Isaac Shapiro
How do we live our lives moment by moment? This enquiry considers how we relate to ourselves and to others, how we parent, do business and interact with our environment.
Issac's approach is to ask questions and make statements. He asks participants in his meetings to question and see if what he says is true in their own being. This approach points to what is already known, but obscured in the ways our nervous system and our thinking function.
Isaac draws on a broad spectrum of understanding, from neurophysiology to some of the latest discoveries in Quantum physics which he applies in a light hearted but direct way. "

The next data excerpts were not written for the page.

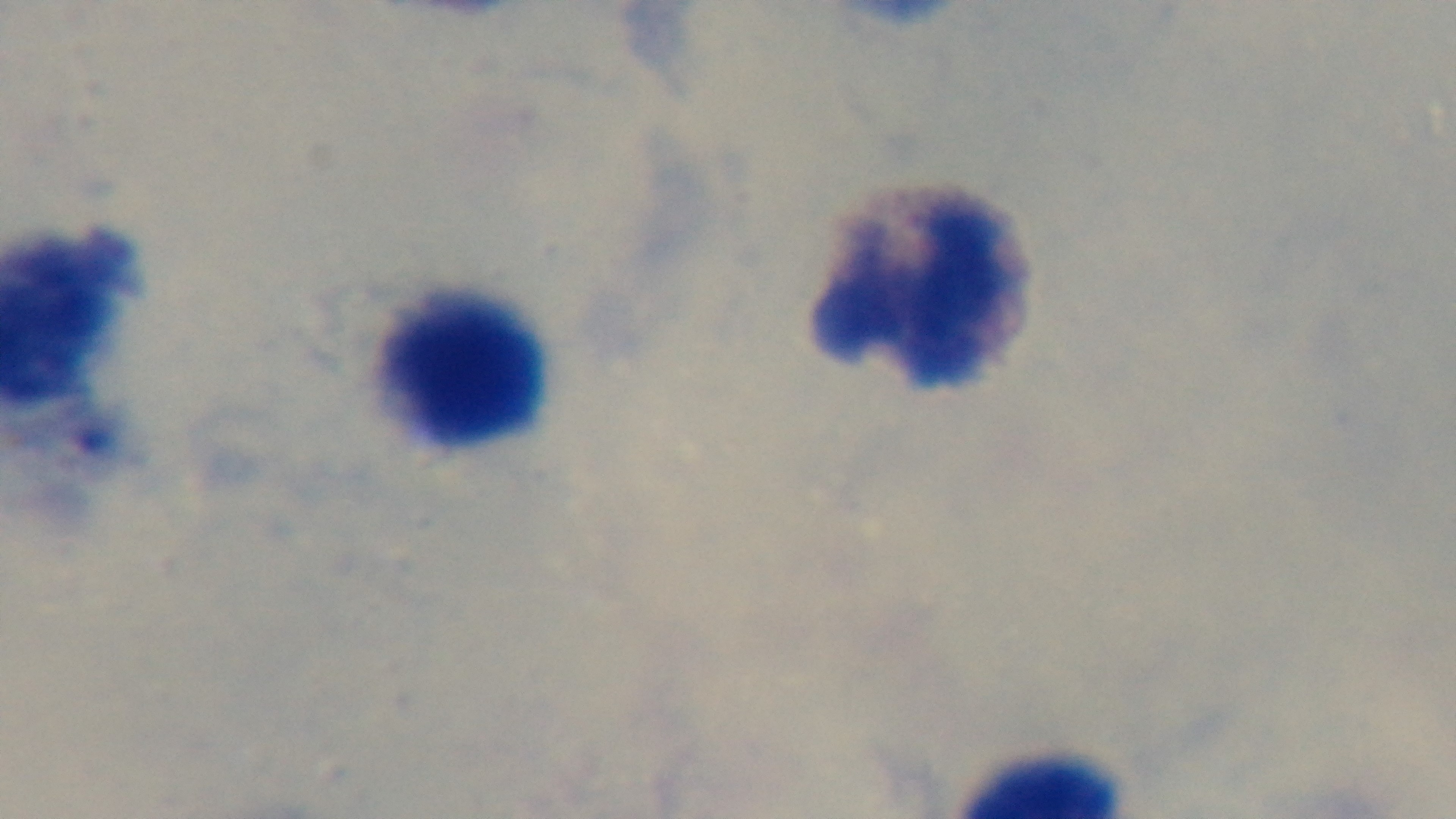
preparation = thick
objective = 100x oil immersion
modality = light microscopy
capture = mounted 4K digital camera
stain = Giemsa
malaria status = uninfected
field of view = single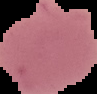
Summary:
  - Image type: cell region segmented out of the field of view; surrounding area masked to black
  - Preparation: thin blood smear
  - Image size: 97×94 pixels
  - Malaria status: uninfected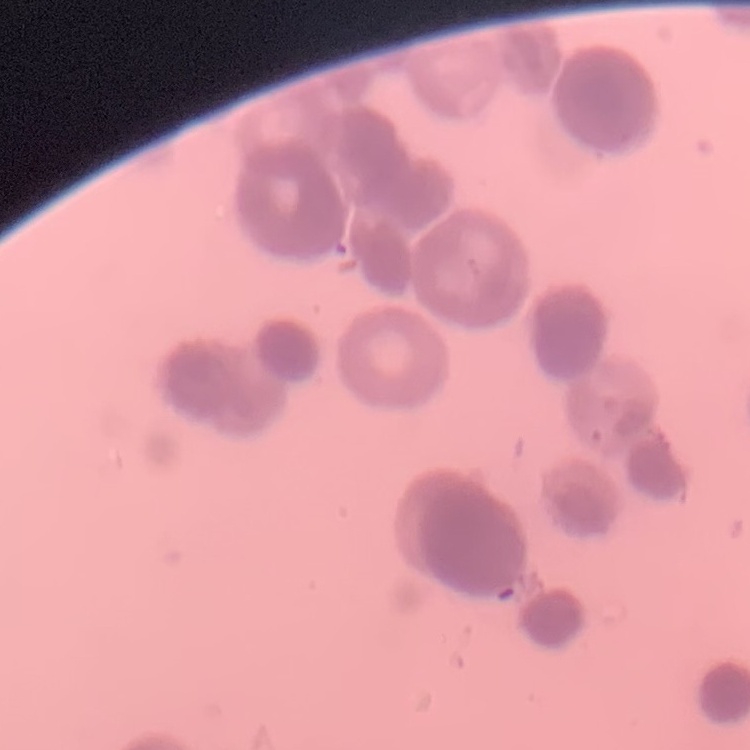
Summary:
  - Erythrocyte morphology: rouleaux formation
  - Image type: square crop of a larger photomicrograph
  - Stain: Field's or Giemsa
  - Preparation: thin peripheral smear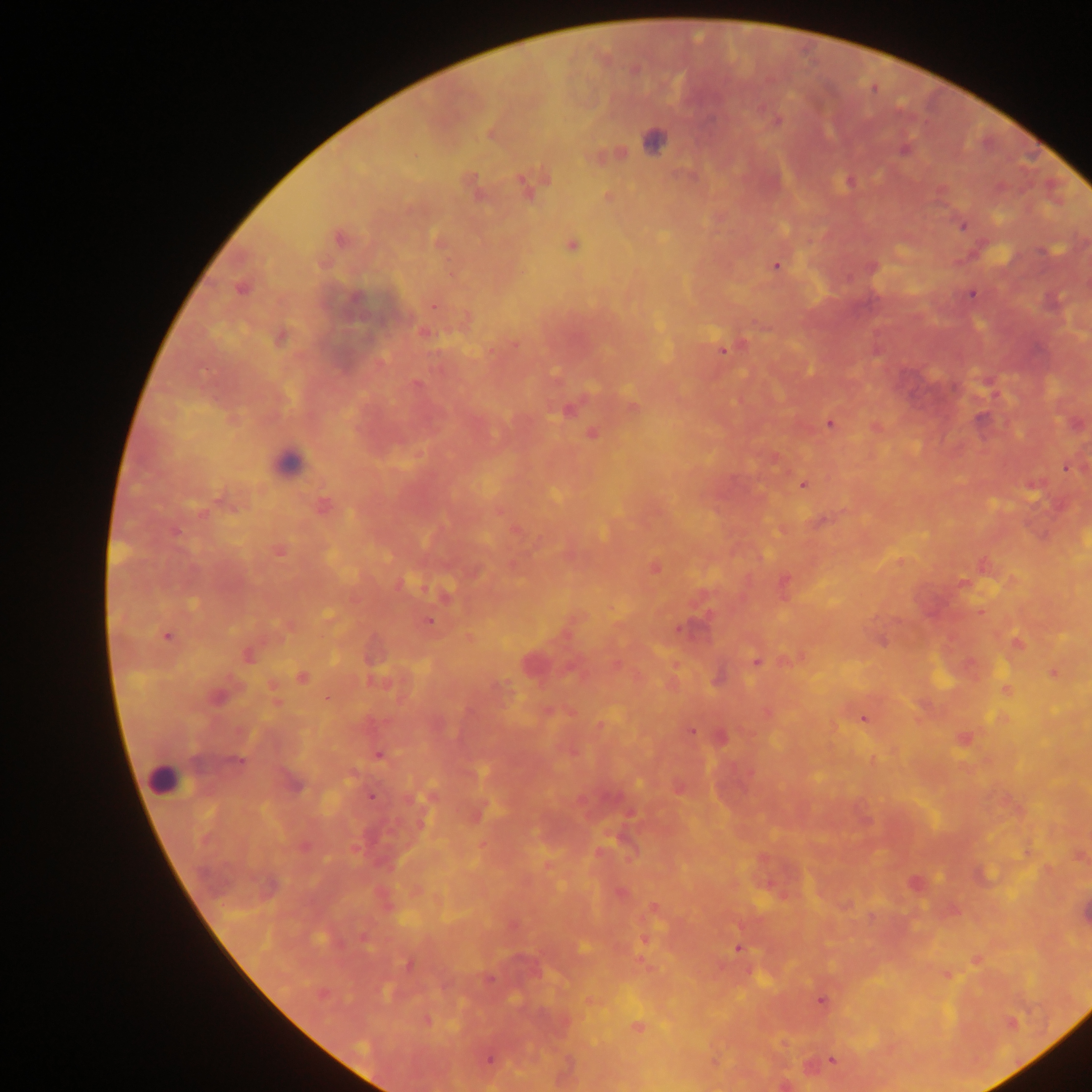
leukocyte locations = approximate centers as (x, y) in pixels: (288, 462), (164, 781)
country = Ghana
Plasmodium parasite locations = approximate centers as (x, y) in pixels: (761, 106), (778, 120), (491, 133), (654, 141), (904, 149), (608, 155), (848, 182), (470, 185), (529, 185), (608, 196), (962, 225), (340, 238), (437, 241), (571, 244), (776, 265), (241, 287), (972, 293), (434, 305), (423, 331), (280, 337), (513, 344), (727, 347), (415, 383), (633, 406), (568, 408), (829, 423), (875, 428), (592, 434), (1069, 467), (802, 483), (1032, 484), (322, 505), (498, 510), (820, 521), (516, 530), (278, 550), (900, 561), (984, 565), (654, 567), (785, 582), (962, 583), (446, 595), (980, 611), (327, 616), (429, 621), (166, 636), (1016, 643), (246, 654), (794, 658), (756, 660), (530, 663), (1055, 673), (302, 677), (718, 679), (1005, 689), (216, 696), (276, 700), (547, 711), (767, 713), (863, 718), (600, 726), (690, 731), (721, 737), (964, 739), (378, 754), (872, 759), (292, 783), (679, 788), (371, 795), (429, 796), (476, 813), (1027, 851), (1079, 856), (548, 864), (981, 875), (914, 883), (620, 892), (653, 907), (953, 910), (644, 938), (582, 948), (737, 948), (976, 959), (409, 964), (947, 974), (321, 993), (589, 1000), (821, 1000), (426, 1020), (637, 1027), (489, 1059), (831, 1059), (714, 1062), (784, 1084)
image size = 1092×1092 pixels
field of view = single
capture = mobile-phone photograph through a microscope
preparation = thick blood film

All we have is the sensory experience of this moment, NOW. This moment is only an experience to us. That’s all we have. The world, time, space, our own bodies and each other are all an experience to us." "Through noticing how our cells respond in the experience of now, there is a noticing of the production of not only the sense of reality but also the sense of self that we believe we have."
Through years of working with people, Isaac has cultivated and refined an ability to track what is happening in the nervous system of participants. Bringing this awareness to peoples attention, allows our natural, innate self-regulating mechanism to be re-established.
We all have unconscious habits of attention, that are uncomfortable to ourselves, and the ones closest to us, and indeed to all with whom we are associated.
All reality is experienced through these unconscious habits, which function as cognitive filters, and make it almost impossible for us to recognize them. Therefore it can be of enormous value, to have someone who is perceptive at this level, to assist us.
The beauty of this invitation is that nothing needs to be changed, fixed, or eliminated. It is a non-dualistic, non-judgmental enquiry into our present being. Everything happens through the agency of awareness. As we bring awareness to these unconscious habits, there is a shift that occurs.
In the course of investigation, people spontaneously recognize the true nature of themselves, which many report as the experience of peace, unconditional love, compassion, or simply of being home.